Size distribution of the final library was assessed on Bioanalyzer (Agilent Technologies) with a DNA High Sensitivity kit (Agilent Technologies #5067-4626), and concentration was measured with Qubit® DNA High Sensitivity kit (Life Technologies #Q32854) in Qubit® 2.0 Flurometer (Life Technologies). Individual libraries that passed the QC step were pooled equimolarly in a 9-plex, and final pool was purified with SPRI select beads at a 1.3x bead ratio (Beckman Coulter #B23319). Pool was loaded to a single lane of an Illumina HiSeq. 2000 sequencing instrument (Illumina Inc.) at 6 pM concentration and was sequenced in 50 bp single-read mode¹⁵. Library construction and sequencing were performed at EMBL’s GeneCore facility in Heidelberg, Germany.

Quality control of sequencing reads

Sequencing reads were firstly evaluated using FastQC (version 0.11.5)¹⁶ to verify the overall read quality of each sample. One library (PSM_U2), from undetermined PSM, did not pass the quality control step, mainly due to its small library size, leading to its removal from further analyses (Fig. 2a).

Quantification and normalization of annotated miRNAs

For the remaining 8 samples that passed the quality control, annotated microRNA read counts were obtained using the Chimira software (version 1.5)¹⁷. Briefly, the pipeline implemented in Chimira for miRNA-seq analysis comprises the following steps: firstly, the sequences are cleaned, trimmed, and size selected to remove adapters and low quality microRNA reads. Next, the reads passing the previous filters are mapped to Gallus gallus hairpin sequences present in miRBase (release 22)⁴ using BLASTn¹⁸ allowing up to two mismatches. Finally, a count-based miRNA expression dataset is generated¹⁹ and normalized across all samples using DESeq2²⁰. Further data validation, visualization, and statistical analyses were conducted using the normalized log2 expression data.

Detection, quantification and normalization of novel miRNAs

Detection of novel miRNAs was performed using the Mirnovo tool (v1.0)²¹, which is a machine learning algorithm that predicts novel miRNAs by analysing structural features of miRNA precursor hairpin sequences gathered directly from small RNA-Sequencing data. Briefly, the Mirnovo pipeline entails the following steps: (i) adapter removal followed by sequence de-duplication; (ii) the tallied sequences then enter a series of clustering steps, followed by cluster refinement to obtain consensus sequences; (iii) the prediction step identifies known and novel miRNAs; and (iv) the final step, aligns the consensus sequences from all miRNAs (known and novel) to the reference genome. This was done by selecting the most stable hairpins (scored by Delta G free energy) found in a 90-nucleotide window around the consensus sequences followed by genomic feature calculation²¹.

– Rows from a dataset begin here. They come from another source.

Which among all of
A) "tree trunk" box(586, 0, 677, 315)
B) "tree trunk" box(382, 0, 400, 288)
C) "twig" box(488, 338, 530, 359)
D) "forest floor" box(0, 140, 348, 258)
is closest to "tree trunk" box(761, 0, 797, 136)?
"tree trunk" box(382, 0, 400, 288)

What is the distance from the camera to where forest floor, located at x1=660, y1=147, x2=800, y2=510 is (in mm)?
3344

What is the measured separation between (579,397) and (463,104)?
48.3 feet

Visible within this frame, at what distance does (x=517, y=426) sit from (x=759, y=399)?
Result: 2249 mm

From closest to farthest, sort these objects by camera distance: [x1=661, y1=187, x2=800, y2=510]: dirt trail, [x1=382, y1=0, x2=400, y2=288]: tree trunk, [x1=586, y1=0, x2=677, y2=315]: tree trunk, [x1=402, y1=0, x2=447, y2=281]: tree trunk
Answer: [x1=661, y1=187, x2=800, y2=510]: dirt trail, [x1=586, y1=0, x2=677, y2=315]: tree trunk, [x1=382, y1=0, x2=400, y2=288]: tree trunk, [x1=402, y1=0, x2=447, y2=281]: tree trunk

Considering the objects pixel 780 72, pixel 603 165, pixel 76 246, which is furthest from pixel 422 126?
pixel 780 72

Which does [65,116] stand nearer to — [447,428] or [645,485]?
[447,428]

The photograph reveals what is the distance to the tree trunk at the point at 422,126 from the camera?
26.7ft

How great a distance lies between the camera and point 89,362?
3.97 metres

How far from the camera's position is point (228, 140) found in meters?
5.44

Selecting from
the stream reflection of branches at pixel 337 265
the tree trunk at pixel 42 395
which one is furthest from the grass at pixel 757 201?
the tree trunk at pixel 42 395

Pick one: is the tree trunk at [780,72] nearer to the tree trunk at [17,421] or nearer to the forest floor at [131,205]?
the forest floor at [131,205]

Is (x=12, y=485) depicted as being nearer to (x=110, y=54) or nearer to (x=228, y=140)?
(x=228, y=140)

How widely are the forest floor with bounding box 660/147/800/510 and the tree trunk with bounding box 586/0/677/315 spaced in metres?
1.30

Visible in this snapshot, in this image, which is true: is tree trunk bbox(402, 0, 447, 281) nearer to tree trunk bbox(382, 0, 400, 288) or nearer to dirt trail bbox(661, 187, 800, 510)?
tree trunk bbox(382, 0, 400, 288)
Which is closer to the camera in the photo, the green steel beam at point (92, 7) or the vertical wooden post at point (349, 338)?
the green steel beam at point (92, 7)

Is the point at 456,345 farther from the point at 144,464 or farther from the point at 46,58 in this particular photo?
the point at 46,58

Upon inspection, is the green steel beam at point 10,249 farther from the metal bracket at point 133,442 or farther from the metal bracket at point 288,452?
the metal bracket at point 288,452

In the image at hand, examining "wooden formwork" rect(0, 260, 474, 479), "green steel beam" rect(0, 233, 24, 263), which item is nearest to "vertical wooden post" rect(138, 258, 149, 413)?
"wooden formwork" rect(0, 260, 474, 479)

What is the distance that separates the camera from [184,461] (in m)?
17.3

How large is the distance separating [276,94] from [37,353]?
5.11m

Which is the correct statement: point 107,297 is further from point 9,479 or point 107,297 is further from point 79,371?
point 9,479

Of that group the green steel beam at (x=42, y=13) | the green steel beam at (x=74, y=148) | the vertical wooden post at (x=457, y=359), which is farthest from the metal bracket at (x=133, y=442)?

The specific parameters used for Mirnovo were: Gallus gallus input species, using the Universal prediction model (since there are no models specifically trained for chicken), length filter between 16 and 28 nucleotides, minimum read depth of 5, minimum variants 1, and initial clustering using an alignment identity threshold of 0.9 (vsearch-id parameter).

The candidate novel miRNAs were then quantified and normalized using Chimira¹⁷ with the Mirnovo extension. The analysis was performed as described above for the annotated miRNAs, with the difference that the custom hairpin FASTA files output from Mirnovo for each sample were uploaded together with the corresponding raw FASTQ files.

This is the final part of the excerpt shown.